> **Exercise**
Reproduce the text of each entry below word for word, omitting the pictures.
[START Data supplied]
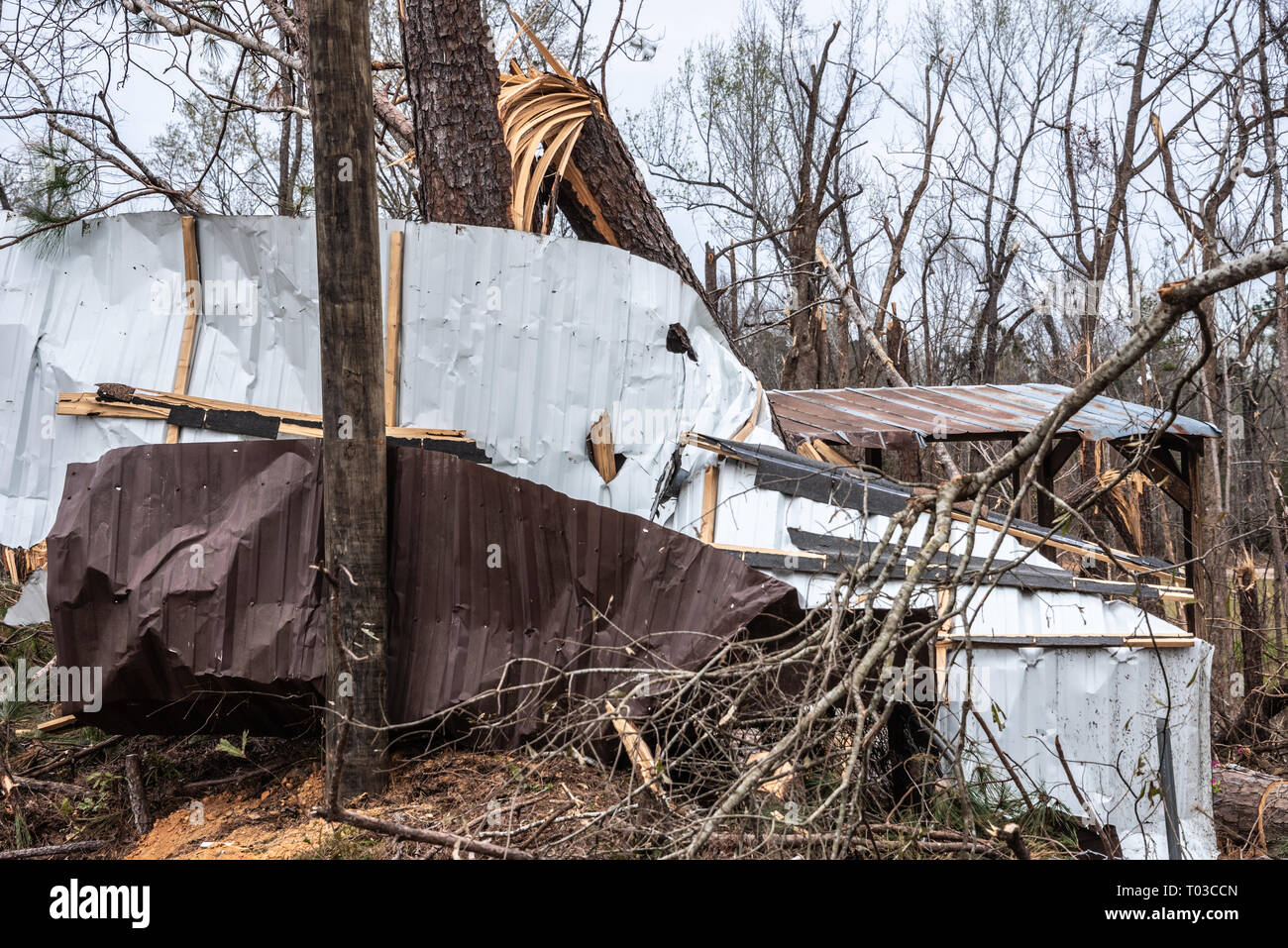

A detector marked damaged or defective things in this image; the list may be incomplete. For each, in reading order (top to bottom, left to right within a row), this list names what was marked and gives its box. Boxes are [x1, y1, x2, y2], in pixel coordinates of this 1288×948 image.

torn roof panel [769, 380, 1221, 448]
rusty metal roof [769, 382, 1221, 450]
crumpled brown metal sheet [48, 438, 801, 741]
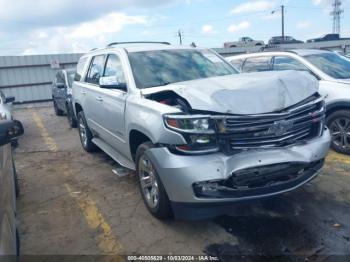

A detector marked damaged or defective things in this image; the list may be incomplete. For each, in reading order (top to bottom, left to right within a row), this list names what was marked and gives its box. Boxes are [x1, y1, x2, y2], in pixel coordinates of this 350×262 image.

crumpled hood [142, 70, 320, 114]
broken headlight [164, 114, 219, 155]
damaged suv [72, 42, 330, 219]
detached bumper piece [193, 160, 324, 199]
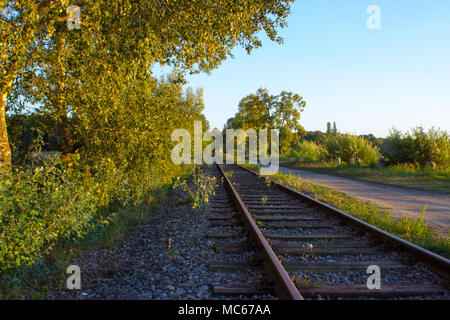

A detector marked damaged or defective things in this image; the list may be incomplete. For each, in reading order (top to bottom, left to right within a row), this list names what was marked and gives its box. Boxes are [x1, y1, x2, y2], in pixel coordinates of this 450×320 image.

rusty railroad track [207, 165, 450, 300]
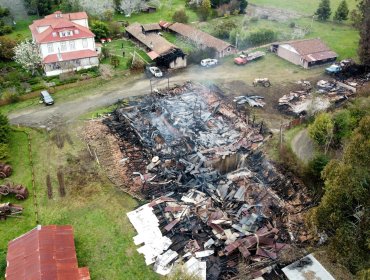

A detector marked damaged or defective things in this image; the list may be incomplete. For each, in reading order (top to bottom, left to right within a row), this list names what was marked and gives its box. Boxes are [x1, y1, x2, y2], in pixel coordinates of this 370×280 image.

pile of burnt debris [103, 82, 312, 278]
pile of burnt debris [278, 72, 368, 116]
[END Data supplied]
> **Response**
A detector marked damaged or defective things in this image; the list may be incomplete. For each, in reading order (top to bottom, left to right within a row), this list names what was marked and gives its box. Boxes are [x1, y1, x2, y2], in pixel coordinates of this 1288×948 image.

torn roof panel [769, 380, 1221, 448]
rusty metal roof [769, 382, 1221, 450]
crumpled brown metal sheet [48, 438, 801, 741]

A detector marked damaged or defective things in this image; the list may be incomplete. For each, in reading order (top to bottom, left to right within a row), this list names what was marked and gives its box. Boxes are [x1, y1, x2, y2], in pixel coordinates of this 350×262 image.

crumpled hood [142, 70, 320, 114]
broken headlight [164, 114, 219, 155]
damaged suv [72, 42, 330, 219]
detached bumper piece [193, 160, 324, 199]

A detector marked damaged or defective things in this image; the list may be incomplete. For each, in reading order (top to bottom, left to right within a row), this list names what was marked and gives its box. Boxes are [x1, y1, x2, y2], in pixel coordinates of this 450×320 image.

rusty railroad track [207, 165, 450, 300]

A detector marked damaged or defective things in this image; the list may be incomplete. For each, in reading order (top to bottom, left to right within a row), this list names what was marked and gives its box. Boxes are [x1, y1, x2, y2], in pixel coordinates of this 370×280 image.

pile of burnt debris [103, 82, 312, 278]
pile of burnt debris [278, 72, 368, 116]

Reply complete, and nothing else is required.